Per fare il punto su quanto avviene in Italia e nel mondo rispetto agli SDGs e sensibilizzare i ragazzi su questi temi affinché ne tengano conto nelle loro scelte lavorative e di studio, hanno partecipato al programma didattico il portavoce Enrico Giovannini e Ottavia Ortolani del Segretariato dell’ASviS.

Tra gli appuntamenti più significativi della settimana, la visita alla rappresentanza permanente d’Italia presso l’Onu e al Consolato italiano dove il console generale Francesco Genuardi ha offerto una panoramica sulla diffusione della cultura italiana all’estero che trova proprio nella città di New York uno dei suoi centri più strategici.

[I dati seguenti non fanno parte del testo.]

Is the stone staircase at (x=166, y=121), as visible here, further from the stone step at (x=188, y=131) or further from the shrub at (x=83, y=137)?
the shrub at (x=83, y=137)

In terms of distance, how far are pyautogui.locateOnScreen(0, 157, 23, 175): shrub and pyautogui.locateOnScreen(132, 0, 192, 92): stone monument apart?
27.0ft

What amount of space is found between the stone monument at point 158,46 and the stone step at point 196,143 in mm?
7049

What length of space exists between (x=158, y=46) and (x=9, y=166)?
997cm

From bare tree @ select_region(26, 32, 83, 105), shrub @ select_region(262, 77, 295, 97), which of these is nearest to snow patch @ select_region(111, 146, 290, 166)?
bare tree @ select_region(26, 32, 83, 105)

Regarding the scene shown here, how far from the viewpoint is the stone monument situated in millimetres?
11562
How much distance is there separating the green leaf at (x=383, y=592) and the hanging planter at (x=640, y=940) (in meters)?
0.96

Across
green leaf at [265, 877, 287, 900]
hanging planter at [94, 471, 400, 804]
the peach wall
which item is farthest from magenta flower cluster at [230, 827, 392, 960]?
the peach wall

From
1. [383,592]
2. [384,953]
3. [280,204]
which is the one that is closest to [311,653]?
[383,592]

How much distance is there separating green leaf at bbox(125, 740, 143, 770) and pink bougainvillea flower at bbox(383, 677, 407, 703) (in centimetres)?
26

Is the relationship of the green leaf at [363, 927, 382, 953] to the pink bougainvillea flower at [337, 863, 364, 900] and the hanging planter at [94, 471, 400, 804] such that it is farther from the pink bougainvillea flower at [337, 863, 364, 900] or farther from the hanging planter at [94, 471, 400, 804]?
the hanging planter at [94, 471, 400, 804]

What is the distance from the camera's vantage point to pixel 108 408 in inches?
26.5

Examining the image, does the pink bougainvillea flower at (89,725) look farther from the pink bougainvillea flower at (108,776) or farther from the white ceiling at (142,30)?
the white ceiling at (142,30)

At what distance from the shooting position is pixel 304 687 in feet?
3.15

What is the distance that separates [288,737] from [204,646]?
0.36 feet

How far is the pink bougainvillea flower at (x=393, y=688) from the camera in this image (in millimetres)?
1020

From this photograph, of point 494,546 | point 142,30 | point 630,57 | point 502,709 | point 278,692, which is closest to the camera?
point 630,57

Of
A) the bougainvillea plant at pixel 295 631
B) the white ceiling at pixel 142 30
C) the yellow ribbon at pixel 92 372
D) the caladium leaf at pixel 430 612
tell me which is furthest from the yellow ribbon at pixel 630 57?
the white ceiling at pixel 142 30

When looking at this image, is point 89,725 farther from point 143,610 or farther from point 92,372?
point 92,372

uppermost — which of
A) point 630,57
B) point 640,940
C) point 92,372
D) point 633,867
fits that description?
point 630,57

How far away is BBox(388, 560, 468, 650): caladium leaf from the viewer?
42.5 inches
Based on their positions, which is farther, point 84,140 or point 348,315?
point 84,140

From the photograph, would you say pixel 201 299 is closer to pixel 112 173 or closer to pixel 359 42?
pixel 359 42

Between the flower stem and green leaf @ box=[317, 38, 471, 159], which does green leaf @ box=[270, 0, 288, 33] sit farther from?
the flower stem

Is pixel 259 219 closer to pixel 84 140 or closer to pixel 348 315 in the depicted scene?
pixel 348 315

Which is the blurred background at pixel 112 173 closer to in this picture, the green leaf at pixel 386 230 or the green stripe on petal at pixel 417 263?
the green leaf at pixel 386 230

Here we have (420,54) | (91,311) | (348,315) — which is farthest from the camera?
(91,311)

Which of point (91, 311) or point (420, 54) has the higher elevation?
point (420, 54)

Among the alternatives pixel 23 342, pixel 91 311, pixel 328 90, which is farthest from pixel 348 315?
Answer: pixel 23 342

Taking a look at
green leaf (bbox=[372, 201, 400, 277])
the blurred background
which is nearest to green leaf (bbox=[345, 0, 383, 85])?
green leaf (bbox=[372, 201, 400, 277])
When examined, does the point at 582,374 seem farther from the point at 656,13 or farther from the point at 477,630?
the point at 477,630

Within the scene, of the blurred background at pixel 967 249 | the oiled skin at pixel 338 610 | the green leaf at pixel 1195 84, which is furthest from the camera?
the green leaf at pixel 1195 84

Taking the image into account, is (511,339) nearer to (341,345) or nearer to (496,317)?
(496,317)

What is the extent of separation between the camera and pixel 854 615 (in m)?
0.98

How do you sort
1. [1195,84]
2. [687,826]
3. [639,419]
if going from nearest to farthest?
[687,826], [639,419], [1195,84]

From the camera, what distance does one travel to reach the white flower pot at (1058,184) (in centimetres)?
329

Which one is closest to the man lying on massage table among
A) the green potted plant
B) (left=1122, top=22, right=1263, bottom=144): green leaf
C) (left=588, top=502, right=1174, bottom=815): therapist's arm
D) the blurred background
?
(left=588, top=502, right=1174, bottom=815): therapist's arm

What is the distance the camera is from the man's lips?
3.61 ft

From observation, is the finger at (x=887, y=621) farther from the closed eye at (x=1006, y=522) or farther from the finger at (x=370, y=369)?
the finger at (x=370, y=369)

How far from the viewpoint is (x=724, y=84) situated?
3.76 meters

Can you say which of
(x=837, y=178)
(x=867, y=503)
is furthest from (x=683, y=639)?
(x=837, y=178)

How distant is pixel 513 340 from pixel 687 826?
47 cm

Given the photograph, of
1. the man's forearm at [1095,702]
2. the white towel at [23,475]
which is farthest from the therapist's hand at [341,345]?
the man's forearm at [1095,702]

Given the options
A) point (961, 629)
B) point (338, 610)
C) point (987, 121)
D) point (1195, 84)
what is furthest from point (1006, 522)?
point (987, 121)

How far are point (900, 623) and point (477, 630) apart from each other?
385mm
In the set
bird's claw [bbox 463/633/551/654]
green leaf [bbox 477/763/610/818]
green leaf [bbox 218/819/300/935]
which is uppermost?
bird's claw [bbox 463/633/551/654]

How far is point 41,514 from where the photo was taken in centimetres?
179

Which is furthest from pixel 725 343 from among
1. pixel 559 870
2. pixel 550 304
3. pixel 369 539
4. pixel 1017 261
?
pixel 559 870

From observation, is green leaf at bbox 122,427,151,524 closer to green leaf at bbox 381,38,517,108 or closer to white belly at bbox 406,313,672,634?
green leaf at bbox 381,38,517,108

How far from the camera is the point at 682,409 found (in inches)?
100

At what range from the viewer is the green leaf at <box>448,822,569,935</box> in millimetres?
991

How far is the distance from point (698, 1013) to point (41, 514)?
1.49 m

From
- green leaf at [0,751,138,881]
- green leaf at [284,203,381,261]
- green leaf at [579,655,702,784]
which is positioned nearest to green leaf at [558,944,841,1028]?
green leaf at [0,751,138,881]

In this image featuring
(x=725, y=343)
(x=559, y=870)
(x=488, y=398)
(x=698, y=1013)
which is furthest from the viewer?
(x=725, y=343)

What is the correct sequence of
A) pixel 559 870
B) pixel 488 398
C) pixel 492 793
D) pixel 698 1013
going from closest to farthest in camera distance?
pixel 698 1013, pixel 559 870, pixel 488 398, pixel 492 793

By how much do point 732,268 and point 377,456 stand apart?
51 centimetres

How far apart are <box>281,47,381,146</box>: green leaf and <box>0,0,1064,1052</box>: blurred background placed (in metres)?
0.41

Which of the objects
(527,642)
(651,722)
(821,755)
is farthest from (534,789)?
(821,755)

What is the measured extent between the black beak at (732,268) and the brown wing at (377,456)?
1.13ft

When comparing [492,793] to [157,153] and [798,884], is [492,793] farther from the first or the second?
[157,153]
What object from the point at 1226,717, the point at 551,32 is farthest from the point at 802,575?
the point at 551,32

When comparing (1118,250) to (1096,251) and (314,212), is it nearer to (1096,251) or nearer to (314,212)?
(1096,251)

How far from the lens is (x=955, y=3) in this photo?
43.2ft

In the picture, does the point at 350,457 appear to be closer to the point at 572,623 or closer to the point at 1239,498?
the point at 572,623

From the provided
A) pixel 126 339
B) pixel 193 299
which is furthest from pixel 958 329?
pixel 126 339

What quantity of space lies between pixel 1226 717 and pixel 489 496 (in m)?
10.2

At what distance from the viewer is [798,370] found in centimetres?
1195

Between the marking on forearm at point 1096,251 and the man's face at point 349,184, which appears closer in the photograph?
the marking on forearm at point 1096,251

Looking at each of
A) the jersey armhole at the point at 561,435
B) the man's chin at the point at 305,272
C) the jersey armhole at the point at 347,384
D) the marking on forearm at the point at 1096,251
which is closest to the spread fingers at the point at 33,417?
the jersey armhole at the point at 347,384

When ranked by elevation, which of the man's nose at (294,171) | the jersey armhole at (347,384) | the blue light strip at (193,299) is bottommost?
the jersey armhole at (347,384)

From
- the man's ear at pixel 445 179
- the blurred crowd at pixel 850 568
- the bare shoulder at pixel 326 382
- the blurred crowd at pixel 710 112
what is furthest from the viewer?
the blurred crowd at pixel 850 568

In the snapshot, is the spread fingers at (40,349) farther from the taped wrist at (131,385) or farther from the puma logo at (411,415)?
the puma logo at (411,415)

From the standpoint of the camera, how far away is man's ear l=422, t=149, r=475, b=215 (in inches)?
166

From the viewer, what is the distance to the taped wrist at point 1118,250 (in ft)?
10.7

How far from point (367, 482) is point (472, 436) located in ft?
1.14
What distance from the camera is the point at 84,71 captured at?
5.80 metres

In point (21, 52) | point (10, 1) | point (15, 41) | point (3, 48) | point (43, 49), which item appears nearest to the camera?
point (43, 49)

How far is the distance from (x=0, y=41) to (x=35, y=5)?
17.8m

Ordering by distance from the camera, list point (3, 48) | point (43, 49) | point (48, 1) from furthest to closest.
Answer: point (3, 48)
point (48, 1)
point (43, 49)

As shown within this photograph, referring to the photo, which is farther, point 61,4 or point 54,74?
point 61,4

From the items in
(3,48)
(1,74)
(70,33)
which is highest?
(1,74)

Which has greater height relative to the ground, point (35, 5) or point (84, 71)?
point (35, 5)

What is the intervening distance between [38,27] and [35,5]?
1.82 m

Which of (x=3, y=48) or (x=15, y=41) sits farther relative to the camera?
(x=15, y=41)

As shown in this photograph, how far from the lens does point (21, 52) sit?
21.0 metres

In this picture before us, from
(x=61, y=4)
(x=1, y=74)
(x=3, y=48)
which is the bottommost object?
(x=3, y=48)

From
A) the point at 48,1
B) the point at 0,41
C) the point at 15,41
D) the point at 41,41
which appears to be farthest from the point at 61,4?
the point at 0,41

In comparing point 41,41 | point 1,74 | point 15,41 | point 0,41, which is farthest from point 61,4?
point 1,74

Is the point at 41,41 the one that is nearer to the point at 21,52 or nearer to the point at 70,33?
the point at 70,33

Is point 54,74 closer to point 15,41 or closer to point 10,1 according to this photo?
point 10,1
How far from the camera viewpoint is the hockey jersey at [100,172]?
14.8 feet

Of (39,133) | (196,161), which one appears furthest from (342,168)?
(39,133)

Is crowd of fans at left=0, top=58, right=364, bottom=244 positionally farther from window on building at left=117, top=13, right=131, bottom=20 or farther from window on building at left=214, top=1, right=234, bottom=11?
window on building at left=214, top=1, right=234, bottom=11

L’incontro con Massimo Tommasoli dell’International institute for democratic and electoral assistance (Idea) ha poi approfondito il processo di negoziazione tra i 193 Paesi membri che ha condotto all’approvazione dei 17 Obiettivi, 169 target e 232 indicatori statistici nel 2015. Emozionante la visita guidata al quartier generale delle Nazioni unite, seguita dalla partecipazione a due eventi nell’ambito dell’High-level political forum su disuguaglianze tra i Paesi ed educazione. Anna Myriam Roccatello, direttrice del programma dell’International Center for Transitional Justice ha invece approfondito il tema della transitional justice, un insieme di processi e misure per affrontare le cause e le conseguenze di gravi violazioni dei diritti umani e del diritto internazionale umanitario. Di questi stessi temi ha trattato uno dei video vincitori del premio “SDGs in Action film Festival” cui gli studenti hanno avuto la possibilità di assistere al palazzo di vetro. Il calendario è stato arricchito da incontri con imprese multinazionali che hanno espresso il punto di vista del settore privato, soffermandosi in particolare sul ruolo cruciale della leadership nell’indirizzare gli investimenti in ricerca, sviluppo e innovazione che possano avere ricadute positive non solo sul piano prettamente economico, ma anche su quello sociale e ambientale.

L’ASviS ha realizzato e messo a disposizione dei partecipanti il corso e-learning “L’Agenda 2030 e gli Obiettivi di sviluppo sostenibile”, che intende spiegare, con un linguaggio semplice e accessibile, i 17 SDGs e diffondere la conoscenza dell’Agenda 2030, oltre all’e-book “L’Utopia Sostenibile” di Enrico Giovannini e altri materiali didattici.